Puis en 2048, vous avez encore été précurseur avec « Knit it », votre service d’impression 3D ou plutôt de tricotage en 3D…

Il faut savoir que la technologie dont on parle ici a été inventée au début des années 2000, elle n’avait tout simplement pas trouvé son usage à l’ère de la fast fashion alors que les coûts en termes de dégradation de l’environnement n’étaient pas intégrés aux coûts finaux.

« Knit it », c’est d’abord une méthode de tricotage. Le tricotage 3D est très similaire à celui des autres objets 3D. Les premières étapes se déroulent sur l’ordinateur : un logiciel de CAO (Conception Assistée par Ordinateur) est utilisé pour créer le dessin. La différence avec la fabrication additive ?  La machine n’utilise pas un filament ou une poudre, mais du fil. Notre innovation majeure tient à ce fil qui alimente notre machine à tricoter, il est 100% issu de tissu recyclé, aux yeux de la loi, notre vêtement n’est donc pas considéré comme un vêtement neuf.

L’innovation repose également sur le service de personnalisation que propose « Knit it » car l’idée n’est pas de reproduire les erreurs du passé en imprimant des vêtements dont nous n’avons pas réellement besoin. Aujourd’hui, les marques réalisent la majeure partie de leurs bénéfices sur la vente de patrons de vêtements qui peuvent être tricotés en boutique. Les boutiques ont évolué et sont désormais dotées de miroirs intérieurs et de vitrines interactives, les clients peuvent faire défiler une multitude de designs sur leur reflet. Le secteur du textile a transformé la façon dont les individus consomment l’affichage, ils ne sont plus passifs, ils sont au cœur du dispositif reposant sur l’hyper-personnalisation de leur reflet. 

Outre les boutiques physiques, les sites web de marque ont créé des personal shoppers virtuels, proposant des sélections de patrons en fonction du budget, des goûts et attributs physiques de la personne. Chaque individu sur le web possédant son avatar virtuel, les sites offrent une expérience immersive d’essayage en ligne.

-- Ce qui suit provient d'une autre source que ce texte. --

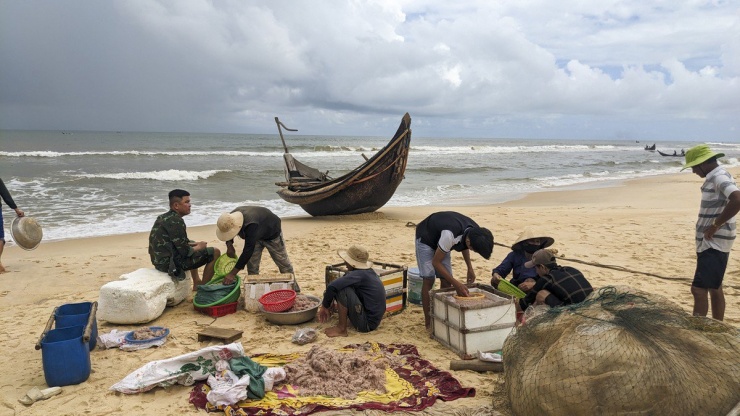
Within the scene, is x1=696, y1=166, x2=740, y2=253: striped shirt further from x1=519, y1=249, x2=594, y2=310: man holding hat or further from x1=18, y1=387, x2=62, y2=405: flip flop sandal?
x1=18, y1=387, x2=62, y2=405: flip flop sandal

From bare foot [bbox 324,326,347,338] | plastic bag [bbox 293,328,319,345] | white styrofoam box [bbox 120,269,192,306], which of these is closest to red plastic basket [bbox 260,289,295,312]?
plastic bag [bbox 293,328,319,345]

Malgré les transformations que le secteur a subies depuis 2030, vous avez toujours réussi à vous adapter, quels sont vos prochains challenges ?

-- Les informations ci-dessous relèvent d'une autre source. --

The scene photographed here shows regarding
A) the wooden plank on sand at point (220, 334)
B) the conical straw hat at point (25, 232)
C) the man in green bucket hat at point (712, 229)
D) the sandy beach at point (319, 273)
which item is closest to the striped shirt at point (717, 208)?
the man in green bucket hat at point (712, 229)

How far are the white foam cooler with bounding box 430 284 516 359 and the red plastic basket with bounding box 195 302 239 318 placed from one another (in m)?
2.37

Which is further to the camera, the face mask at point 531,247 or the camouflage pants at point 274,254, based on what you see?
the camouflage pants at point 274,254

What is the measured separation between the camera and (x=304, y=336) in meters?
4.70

Notre plus gros défi pour les années à venir est le développement du do it yourself en matière de CAO. Avec le succès de l’émission en ligne « C’est moi le patron ! » qui récompense les meilleurs designers amateurs et l’essor des tricoteurs 3D personnels dont le coût d’achat a été considérablement réduit, il faudra trouver de nouveaux moyens de faire venir les clients en boutique, mais nous avons déjà quelques petites idées en stock…

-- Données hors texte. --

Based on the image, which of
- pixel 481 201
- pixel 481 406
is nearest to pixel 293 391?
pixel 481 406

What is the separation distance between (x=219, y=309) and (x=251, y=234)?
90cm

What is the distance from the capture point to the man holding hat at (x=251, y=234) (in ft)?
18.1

* Le Grand Désastre et l’industrie textile - Le Grand Désastre caractérise la période allant de 2030 à 2035 pendant laquelle se sont succédées des catastrophes écologiques et sanitaires : mégafeux, épidémies, sécheresses extrêmes, etc. et qui ont conduit à une redirection complète de l’économie vers la sauvegarde de l’environnement. En 2035, les plus grandes puissances mondiales se sont réunies et ont pris la décision de repenser complètement leur rapport au vivant. Pour cela, ils ont commencé par mener des groupes de réflexion sur les secteurs les plus néfastes pour l’environnement. L’industrie textile, alors troisième industrie la plus consommatrice d’eau, a été l’un des premiers secteurs à être restructuré en profondeur.